- DIRECTION
Can you rewrite every line of the records below as a JSON list of strings, one string per line, with blank lines left out?

- EXERCISE MATERIALS
━━━━

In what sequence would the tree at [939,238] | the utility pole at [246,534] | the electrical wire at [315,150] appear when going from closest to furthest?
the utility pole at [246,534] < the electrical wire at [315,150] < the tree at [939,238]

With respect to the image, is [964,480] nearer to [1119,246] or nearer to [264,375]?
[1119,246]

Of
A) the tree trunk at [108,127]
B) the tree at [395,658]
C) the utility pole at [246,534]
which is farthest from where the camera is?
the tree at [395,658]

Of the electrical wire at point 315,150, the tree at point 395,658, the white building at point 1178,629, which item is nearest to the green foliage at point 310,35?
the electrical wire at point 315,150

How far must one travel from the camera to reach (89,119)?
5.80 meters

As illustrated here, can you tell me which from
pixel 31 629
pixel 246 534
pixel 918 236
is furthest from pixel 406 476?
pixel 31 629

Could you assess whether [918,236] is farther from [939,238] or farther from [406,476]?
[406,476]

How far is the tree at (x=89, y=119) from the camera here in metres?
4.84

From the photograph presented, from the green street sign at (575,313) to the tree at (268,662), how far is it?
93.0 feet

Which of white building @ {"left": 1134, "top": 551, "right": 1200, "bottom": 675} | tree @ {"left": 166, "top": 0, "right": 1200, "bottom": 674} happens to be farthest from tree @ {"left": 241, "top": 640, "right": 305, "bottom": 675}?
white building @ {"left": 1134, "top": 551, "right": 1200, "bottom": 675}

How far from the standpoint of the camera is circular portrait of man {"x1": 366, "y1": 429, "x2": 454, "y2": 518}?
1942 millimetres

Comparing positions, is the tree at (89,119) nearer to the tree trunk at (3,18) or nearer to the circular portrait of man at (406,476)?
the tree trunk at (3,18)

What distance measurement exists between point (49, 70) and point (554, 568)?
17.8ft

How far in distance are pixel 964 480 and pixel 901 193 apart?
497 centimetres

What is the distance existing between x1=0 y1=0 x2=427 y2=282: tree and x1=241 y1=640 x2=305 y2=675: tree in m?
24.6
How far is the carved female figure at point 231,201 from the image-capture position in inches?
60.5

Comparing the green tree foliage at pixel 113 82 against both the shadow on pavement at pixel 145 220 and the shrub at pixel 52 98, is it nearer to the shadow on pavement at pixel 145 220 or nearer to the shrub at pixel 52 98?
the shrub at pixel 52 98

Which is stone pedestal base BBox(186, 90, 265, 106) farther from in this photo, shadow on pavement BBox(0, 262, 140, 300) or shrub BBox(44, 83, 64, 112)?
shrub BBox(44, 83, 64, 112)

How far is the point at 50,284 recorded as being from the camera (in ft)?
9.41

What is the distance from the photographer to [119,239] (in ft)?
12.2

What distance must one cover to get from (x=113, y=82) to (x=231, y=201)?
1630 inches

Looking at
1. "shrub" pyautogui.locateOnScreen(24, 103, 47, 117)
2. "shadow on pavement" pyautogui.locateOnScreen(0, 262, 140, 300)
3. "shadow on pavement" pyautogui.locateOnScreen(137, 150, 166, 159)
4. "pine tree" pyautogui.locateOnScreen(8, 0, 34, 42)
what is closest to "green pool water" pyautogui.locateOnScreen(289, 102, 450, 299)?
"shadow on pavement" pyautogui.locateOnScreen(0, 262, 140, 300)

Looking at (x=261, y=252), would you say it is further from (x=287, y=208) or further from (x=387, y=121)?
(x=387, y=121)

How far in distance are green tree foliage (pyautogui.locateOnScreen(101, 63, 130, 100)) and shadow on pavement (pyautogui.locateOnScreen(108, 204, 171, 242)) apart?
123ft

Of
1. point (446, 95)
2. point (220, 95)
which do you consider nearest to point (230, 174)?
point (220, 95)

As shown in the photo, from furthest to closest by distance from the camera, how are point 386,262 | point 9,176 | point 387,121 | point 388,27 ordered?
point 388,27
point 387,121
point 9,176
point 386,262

━━━━

- WRITTEN ANSWER
[
  "In what sequence would the tree at [939,238] | the utility pole at [246,534] | the electrical wire at [315,150] appear when going from closest to furthest?",
  "the utility pole at [246,534] < the electrical wire at [315,150] < the tree at [939,238]",
  "With respect to the image, is [964,480] nearer to [1119,246] or nearer to [264,375]?",
  "[1119,246]",
  "Of",
  "A) the tree trunk at [108,127]",
  "B) the tree at [395,658]",
  "C) the utility pole at [246,534]",
  "which is farthest from where the camera is?",
  "the tree at [395,658]",
  "Of the electrical wire at point 315,150, the tree at point 395,658, the white building at point 1178,629, which item is nearest to the green foliage at point 310,35?",
  "the electrical wire at point 315,150",
  "How far must one travel from the camera to reach (89,119)?",
  "5.80 meters",
  "As illustrated here, can you tell me which from",
  "pixel 31 629",
  "pixel 246 534",
  "pixel 918 236",
  "is furthest from pixel 406 476?",
  "pixel 31 629",
  "Could you assess whether [918,236] is farther from [939,238] or farther from [406,476]?",
  "[406,476]",
  "How far is the tree at (x=89, y=119) from the camera here in metres?",
  "4.84",
  "From the photograph presented, from the green street sign at (575,313) to the tree at (268,662), how far is it?",
  "93.0 feet",
  "Which of white building @ {\"left\": 1134, \"top\": 551, \"right\": 1200, \"bottom\": 675} | tree @ {\"left\": 166, \"top\": 0, \"right\": 1200, \"bottom\": 674} happens to be farthest from tree @ {\"left\": 241, \"top\": 640, \"right\": 305, \"bottom\": 675}?",
  "white building @ {\"left\": 1134, \"top\": 551, \"right\": 1200, \"bottom\": 675}",
  "How far from the standpoint of the camera is circular portrait of man {\"x1\": 366, \"y1\": 429, \"x2\": 454, \"y2\": 518}?",
  "1942 millimetres",
  "Comparing positions, is the tree at (89,119) nearer to the tree trunk at (3,18) or nearer to the circular portrait of man at (406,476)?",
  "the tree trunk at (3,18)",
  "What distance measurement exists between point (49, 70) and point (554, 568)?",
  "17.8ft",
  "How far in distance are pixel 964 480 and pixel 901 193 apart?",
  "497 centimetres",
  "What is the distance existing between x1=0 y1=0 x2=427 y2=282: tree and x1=241 y1=640 x2=305 y2=675: tree in m?",
  "24.6",
  "How far is the carved female figure at point 231,201 from the image-capture position in inches?",
  "60.5",
  "Comparing the green tree foliage at pixel 113 82 against both the shadow on pavement at pixel 145 220 and the shrub at pixel 52 98, is it nearer to the shadow on pavement at pixel 145 220 or nearer to the shrub at pixel 52 98?",
  "the shrub at pixel 52 98",
  "Which is stone pedestal base BBox(186, 90, 265, 106) farther from in this photo, shadow on pavement BBox(0, 262, 140, 300) or shrub BBox(44, 83, 64, 112)?",
  "shrub BBox(44, 83, 64, 112)",
  "How far is the point at 50,284 recorded as being from the camera (in ft)?",
  "9.41",
  "What is the distance from the photographer to [119,239] (in ft)?",
  "12.2",
  "What distance must one cover to get from (x=113, y=82) to (x=231, y=201)?",
  "1630 inches",
  "Looking at",
  "1. \"shrub\" pyautogui.locateOnScreen(24, 103, 47, 117)",
  "2. \"shadow on pavement\" pyautogui.locateOnScreen(0, 262, 140, 300)",
  "3. \"shadow on pavement\" pyautogui.locateOnScreen(137, 150, 166, 159)",
  "4. \"pine tree\" pyautogui.locateOnScreen(8, 0, 34, 42)",
  "what is closest to \"green pool water\" pyautogui.locateOnScreen(289, 102, 450, 299)?",
  "\"shadow on pavement\" pyautogui.locateOnScreen(0, 262, 140, 300)",
  "Looking at (x=261, y=252), would you say it is further from (x=287, y=208) or further from (x=387, y=121)?",
  "(x=387, y=121)",
  "How far in distance are green tree foliage (pyautogui.locateOnScreen(101, 63, 130, 100)) and shadow on pavement (pyautogui.locateOnScreen(108, 204, 171, 242)) apart?",
  "123ft",
  "Of",
  "1. point (446, 95)",
  "2. point (220, 95)",
  "which do you consider nearest to point (230, 174)?",
  "point (220, 95)",
  "As shown in the photo, from furthest to closest by distance from the camera, how are point 386,262 | point 9,176 | point 387,121 | point 388,27 ordered?",
  "point 388,27",
  "point 387,121",
  "point 9,176",
  "point 386,262"
]